● **Exercise task**:
Exactly as they appear, output all of the entries.

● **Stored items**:
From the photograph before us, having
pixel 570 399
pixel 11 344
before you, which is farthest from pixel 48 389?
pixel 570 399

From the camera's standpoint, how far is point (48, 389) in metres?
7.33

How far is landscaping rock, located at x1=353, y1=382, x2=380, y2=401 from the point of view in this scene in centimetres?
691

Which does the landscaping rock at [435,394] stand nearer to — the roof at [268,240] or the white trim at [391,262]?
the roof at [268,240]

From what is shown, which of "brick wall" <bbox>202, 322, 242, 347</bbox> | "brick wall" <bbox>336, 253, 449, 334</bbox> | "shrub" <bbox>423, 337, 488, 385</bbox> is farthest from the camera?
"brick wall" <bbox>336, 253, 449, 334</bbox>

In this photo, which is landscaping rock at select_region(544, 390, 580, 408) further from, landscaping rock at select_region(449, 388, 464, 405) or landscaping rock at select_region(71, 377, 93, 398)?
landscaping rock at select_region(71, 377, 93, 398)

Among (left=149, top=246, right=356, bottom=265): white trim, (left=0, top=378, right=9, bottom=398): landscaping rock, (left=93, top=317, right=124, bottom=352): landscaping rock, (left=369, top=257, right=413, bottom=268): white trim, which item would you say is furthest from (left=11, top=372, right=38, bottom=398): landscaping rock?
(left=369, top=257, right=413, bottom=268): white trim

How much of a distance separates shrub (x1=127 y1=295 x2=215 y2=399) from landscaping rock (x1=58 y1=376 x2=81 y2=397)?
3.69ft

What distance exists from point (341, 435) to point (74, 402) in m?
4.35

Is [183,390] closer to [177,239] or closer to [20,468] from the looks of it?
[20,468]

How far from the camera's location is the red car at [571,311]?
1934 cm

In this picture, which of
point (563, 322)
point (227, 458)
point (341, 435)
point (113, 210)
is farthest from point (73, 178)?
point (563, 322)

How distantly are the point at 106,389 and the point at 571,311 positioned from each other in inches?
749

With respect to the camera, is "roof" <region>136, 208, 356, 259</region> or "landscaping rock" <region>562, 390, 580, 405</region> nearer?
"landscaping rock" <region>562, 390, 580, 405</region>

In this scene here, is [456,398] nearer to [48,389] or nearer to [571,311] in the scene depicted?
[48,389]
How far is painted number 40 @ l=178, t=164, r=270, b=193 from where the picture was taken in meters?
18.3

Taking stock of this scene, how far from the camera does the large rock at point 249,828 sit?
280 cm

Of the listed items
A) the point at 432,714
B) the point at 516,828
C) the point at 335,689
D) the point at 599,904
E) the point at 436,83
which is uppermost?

● **Exercise output**:
From the photograph before us, having
pixel 570 399
pixel 11 344
before you, which is farthest from pixel 48 389?
pixel 570 399

From the camera's standpoint, how far is point (48, 389) in metres?
7.33

How far is landscaping rock, located at x1=353, y1=382, x2=380, y2=401 from the point of view in this scene in centimetres?
691

Which does the landscaping rock at [435,394] stand nearer to — the roof at [268,240] or the white trim at [391,262]?
the roof at [268,240]

From what is shown, which of "brick wall" <bbox>202, 322, 242, 347</bbox> | "brick wall" <bbox>336, 253, 449, 334</bbox> | "shrub" <bbox>423, 337, 488, 385</bbox> is farthest from the camera?
"brick wall" <bbox>336, 253, 449, 334</bbox>

In this photo, which is landscaping rock at select_region(544, 390, 580, 408) further from, landscaping rock at select_region(449, 388, 464, 405) or landscaping rock at select_region(71, 377, 93, 398)?
landscaping rock at select_region(71, 377, 93, 398)

Among (left=149, top=246, right=356, bottom=265): white trim, (left=0, top=378, right=9, bottom=398): landscaping rock, (left=93, top=317, right=124, bottom=352): landscaping rock, (left=369, top=257, right=413, bottom=268): white trim, which item would you say is furthest from (left=11, top=372, right=38, bottom=398): landscaping rock?
(left=369, top=257, right=413, bottom=268): white trim

How much of a distance separates shrub (x1=127 y1=295 x2=215 y2=399) from landscaping rock (x1=58 y1=376 x2=81 y2=397)?
3.69ft

What distance exists from point (341, 435) to point (74, 402) in m?
4.35

Is [183,390] closer to [177,239] or closer to [20,468] from the looks of it?
[20,468]

How far from the camera's location is the red car at [571,311]?
1934 cm

In this picture, which of
point (563, 322)
point (227, 458)
point (341, 435)
point (113, 210)
is farthest from point (73, 178)?
point (563, 322)

How distantly are the point at 106,389 and the point at 571,311 positioned from each other in inches?
749

With respect to the camera, is "roof" <region>136, 208, 356, 259</region> or "landscaping rock" <region>562, 390, 580, 405</region> nearer?
"landscaping rock" <region>562, 390, 580, 405</region>

In this scene here, is [456,398] nearer to [48,389] or nearer to [571,311] in the scene depicted?
[48,389]
How far is painted number 40 @ l=178, t=164, r=270, b=193 from where the picture was taken in meters?
18.3

Taking stock of this scene, how far from the camera does the large rock at point 249,828 sit?
280 cm

Of the listed items
A) the point at 432,714
B) the point at 516,828
C) the point at 335,689
D) the point at 599,904
E) the point at 436,83
which is uppermost?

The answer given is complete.